One of those words…
\Jux`ta*po*si”tion\, n. [L. juxta near + positio position: cf. F. juxtaposition. See Just, v. i., and Position.] A placing or being placed in nearness or contiguity, or side by side; as, a juxtaposition of words.
Of the many things (or few things depending on my perspective) that I remember from being an undergraduate is this interesting word. I don’t recall my original introduction to it but it became an important word in my vocabulary as I evolved into my senior thesis in photography where the idea of placing one photograph next to another began to fascinate me.
It is a simple premise really. Place any photograph next to another and things change – one affects the other. My initial interest began with graphic relationships – I referred to how these juxtaposed images “echoed” one another. But it was my art history professor who changed everything when he referred to one of these juxtapositions as a visual “poem.”

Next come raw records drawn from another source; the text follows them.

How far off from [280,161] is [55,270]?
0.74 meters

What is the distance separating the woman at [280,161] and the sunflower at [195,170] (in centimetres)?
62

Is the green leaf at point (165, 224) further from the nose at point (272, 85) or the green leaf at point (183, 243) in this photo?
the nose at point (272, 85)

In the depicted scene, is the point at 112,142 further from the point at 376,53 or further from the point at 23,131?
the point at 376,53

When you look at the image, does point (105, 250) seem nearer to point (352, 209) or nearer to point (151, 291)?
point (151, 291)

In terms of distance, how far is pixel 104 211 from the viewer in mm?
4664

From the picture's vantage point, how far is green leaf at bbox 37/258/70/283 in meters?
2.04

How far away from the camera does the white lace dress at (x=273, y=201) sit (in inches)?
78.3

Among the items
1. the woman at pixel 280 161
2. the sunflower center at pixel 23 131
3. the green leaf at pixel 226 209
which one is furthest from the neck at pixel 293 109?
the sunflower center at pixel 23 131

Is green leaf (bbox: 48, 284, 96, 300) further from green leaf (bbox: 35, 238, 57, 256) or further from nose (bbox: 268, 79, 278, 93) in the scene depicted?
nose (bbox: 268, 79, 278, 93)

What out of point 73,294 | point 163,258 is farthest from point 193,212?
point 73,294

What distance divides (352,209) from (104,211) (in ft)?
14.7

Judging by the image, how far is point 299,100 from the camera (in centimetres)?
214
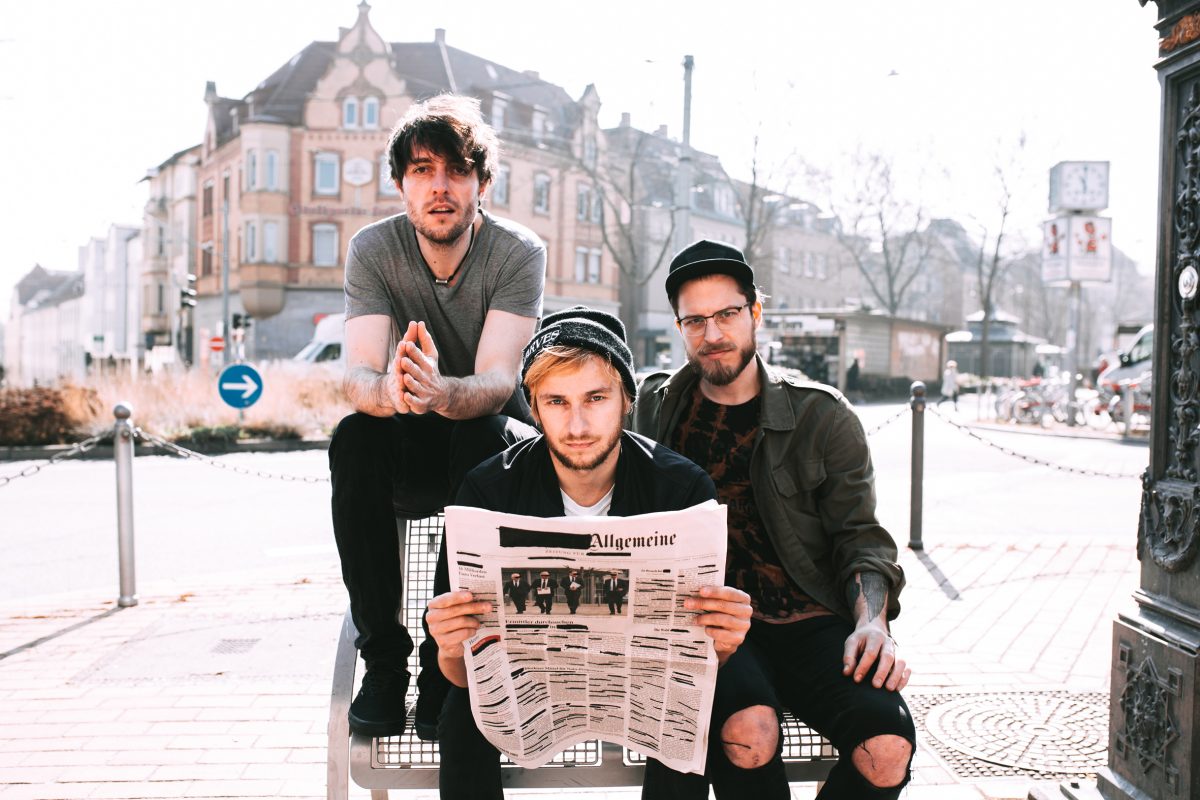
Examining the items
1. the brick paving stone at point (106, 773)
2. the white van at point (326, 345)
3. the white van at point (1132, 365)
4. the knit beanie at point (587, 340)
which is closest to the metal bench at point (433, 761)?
the knit beanie at point (587, 340)

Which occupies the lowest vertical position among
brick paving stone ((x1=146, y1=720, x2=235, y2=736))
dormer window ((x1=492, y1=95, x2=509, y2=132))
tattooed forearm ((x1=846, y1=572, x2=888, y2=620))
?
brick paving stone ((x1=146, y1=720, x2=235, y2=736))

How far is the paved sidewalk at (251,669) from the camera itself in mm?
3293

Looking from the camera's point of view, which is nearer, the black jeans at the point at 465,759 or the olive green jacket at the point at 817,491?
the black jeans at the point at 465,759

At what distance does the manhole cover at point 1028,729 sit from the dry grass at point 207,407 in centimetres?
1460

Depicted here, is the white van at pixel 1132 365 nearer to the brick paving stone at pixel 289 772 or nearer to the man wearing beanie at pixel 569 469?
the brick paving stone at pixel 289 772

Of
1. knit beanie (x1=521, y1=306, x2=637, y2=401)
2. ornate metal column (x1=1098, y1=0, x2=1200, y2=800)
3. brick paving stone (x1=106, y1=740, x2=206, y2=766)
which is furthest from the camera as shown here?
brick paving stone (x1=106, y1=740, x2=206, y2=766)

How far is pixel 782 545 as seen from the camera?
2.56 meters

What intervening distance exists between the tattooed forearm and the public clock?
19.1 meters

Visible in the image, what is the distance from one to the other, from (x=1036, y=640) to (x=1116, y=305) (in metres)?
79.3

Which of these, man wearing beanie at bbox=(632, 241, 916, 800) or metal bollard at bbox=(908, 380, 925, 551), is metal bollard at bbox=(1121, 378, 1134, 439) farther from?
man wearing beanie at bbox=(632, 241, 916, 800)

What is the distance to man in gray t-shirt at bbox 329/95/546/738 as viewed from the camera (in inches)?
95.5

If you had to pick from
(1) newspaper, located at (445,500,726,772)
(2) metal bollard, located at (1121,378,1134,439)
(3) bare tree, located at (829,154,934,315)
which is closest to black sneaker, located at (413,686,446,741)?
(1) newspaper, located at (445,500,726,772)

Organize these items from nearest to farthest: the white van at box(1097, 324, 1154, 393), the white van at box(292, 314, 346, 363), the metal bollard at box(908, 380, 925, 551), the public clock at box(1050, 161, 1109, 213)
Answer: the metal bollard at box(908, 380, 925, 551) → the public clock at box(1050, 161, 1109, 213) → the white van at box(1097, 324, 1154, 393) → the white van at box(292, 314, 346, 363)

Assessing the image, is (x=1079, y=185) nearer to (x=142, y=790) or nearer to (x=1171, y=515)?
(x=1171, y=515)
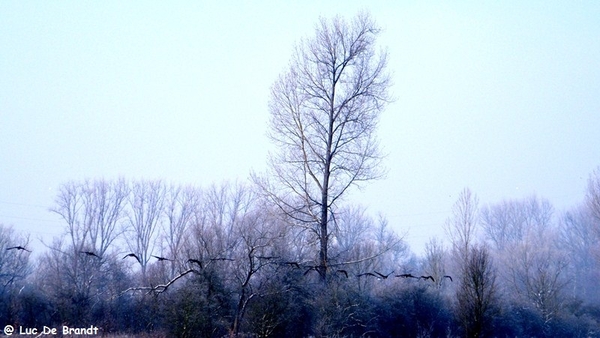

This was a major personal revelation for me. I realized that I had stumbled upon something that had a long history – the relationships between “objects” be they images, words, or sounds. Dada and Surrealism had taught me that but it had never clicked in my naive, innocent, and ignorant state.
These memories were recalled by preparing for a lecture about film editing for the next New Media class. It was then that I first realized the significance of narrative – the causality of juxtapositioning anything. It was pure research and experimentation on my part – “what happens if I put this before that…?”
Bordwell speaks of the four dimensions of editing in film as the relationships between shot A and shot B: graphic, rhythmic, spatial, and temporal. These are part of the many elements that make film such a unique medium. One might say this is the juxtapositioning of images.
But what about words and language? That word juxtapose helped illuminate the nature of poetry:
Graphic: crimson sky
Rhythmic: crimson skies at night
Spatial: vast crimson sky above
Temporal: the crimson sky morphed into darkness
Editing: the juxtapositioning of signs and symbols as an attempt to create or discover meanings. A significant element of narrative structure.